For the 2014 accolade, Cape Town was initially announced as the winner late in 2011, seeing off the competition of both Bilbao in Spain and Dublin in Ireland. Bulelwa Makalima-Ngewana, the Managing Director of the Cape Town Partnership (the organisation mandated by the City of Cape Town to coordinate Cape Town’s World Design Capital 2014 bid) has repeatedly said that Cape Town had more to gain from the award than the “more established, more accessible, (and) more familiar” European cities. “Isn’t it time the title came down south, and saw the diversity and vibrancy of Africa?”, she added in an interview in September last year.
Similarly to the FIFA World Cup in 2010, many feel that the World Design Capital Award will reflect positively not only on Cape Town and South Africa but on the continent at large. It will also help both to retain local talent through giving them increased opportunities, incentives and exposure within the continent, and also to draw more substantial investment and input from the rest of the international community outside of Africa
With the slogan ‘Live Design. Transform Life’, Cape Town’s bid for the WDC was strongly based on the city’s increasing push to use design as a tool to facilitate significant social transformation and as a potentially innovative means by which to erase remaining traces of apartheid’s legacy of social separation, which has left Cape Town, even today, with what local architect Mokena Mokeka refers to as a geography of two extremes: “excess and lack of access”. With all this in mind, Mike Freedman of Freedthinkers, a research & strategy house, has said that innovation through design is not a “luxury” for Cape Town, “it’s a necessity”.
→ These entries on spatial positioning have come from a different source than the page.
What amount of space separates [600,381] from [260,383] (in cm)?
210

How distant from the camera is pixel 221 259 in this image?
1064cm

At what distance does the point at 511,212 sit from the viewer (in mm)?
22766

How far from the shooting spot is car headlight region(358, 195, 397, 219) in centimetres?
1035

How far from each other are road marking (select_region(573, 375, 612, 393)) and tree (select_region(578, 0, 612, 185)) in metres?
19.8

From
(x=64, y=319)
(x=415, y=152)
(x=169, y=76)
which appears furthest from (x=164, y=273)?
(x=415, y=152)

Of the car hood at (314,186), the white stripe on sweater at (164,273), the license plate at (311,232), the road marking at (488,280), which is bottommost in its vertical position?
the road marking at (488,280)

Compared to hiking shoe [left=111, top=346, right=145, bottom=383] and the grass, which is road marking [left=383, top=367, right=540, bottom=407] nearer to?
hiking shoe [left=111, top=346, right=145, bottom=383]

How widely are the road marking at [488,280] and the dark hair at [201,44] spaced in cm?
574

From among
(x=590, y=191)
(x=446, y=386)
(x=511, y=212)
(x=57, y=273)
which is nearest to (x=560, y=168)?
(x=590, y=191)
Among proposals in the 2014 bid book are the major overhaul and increased integration of Cape Town’s public transport services across the metropole and the creation of a new CBD within Khayelitsha, one of Cape Town’s biggest townships, to help “uplift” the local community through better services and greater access and connectivity. The bid book also contains the outline of the District Six Redevelopment Project, which looks to give land back to the families of former inhabitants, many of whom, between 1966 and 1982, were forcibly removed from this once thriving and cosmopolitan area on the fringes of Cape Town’s CBD. The project aims to create low-cost housing for up to 20,000 people.
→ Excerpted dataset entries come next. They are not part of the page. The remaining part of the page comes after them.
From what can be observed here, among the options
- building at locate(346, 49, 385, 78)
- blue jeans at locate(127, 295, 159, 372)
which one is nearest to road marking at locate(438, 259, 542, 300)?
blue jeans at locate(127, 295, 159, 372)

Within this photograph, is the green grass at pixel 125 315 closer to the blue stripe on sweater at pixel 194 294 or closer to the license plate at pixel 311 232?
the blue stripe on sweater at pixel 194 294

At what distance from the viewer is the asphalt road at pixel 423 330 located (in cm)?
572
But for all the optimism and excitement about 2014, City of Cape Town WDC2014 Programme Manager Richard Perez is quick to remind us that the award is merely a “stepping stone” and that any real value of Cape Town’s successful bid will come post-2014.
Makeka has reiterated that a collaborative approach between government, industry and academia and the “sharing of knowledge” across the different sectors is imperative for the potential success of 2014 going forward. At an earlier panel discussion at Free World Design Centre, focussing on 2014, Dutch designer Hans Roberts illustrated the potential of such collaboration, giving the example of municipalities in Holland that work with young designers by offering them reduced rent in certain urban areas that they feel need improvement. Through living in the areas, designers are able to better engage with the local environment and people, allowing them to create more apt design solutions.
Similarly, in her speech at the signing ceremony, Patricia de Lille also touched on the need to create “networks that jointly make up an attitude, an approach and a direction”. She went on to say that “the product of those networks combined is what will transform this city” and help South Africa on its road to building a “better future”. Twenty years after the birth of South Africa’s democracy, Cape Town’s year as World Design Capital in 2014 could be a significant step towards that future.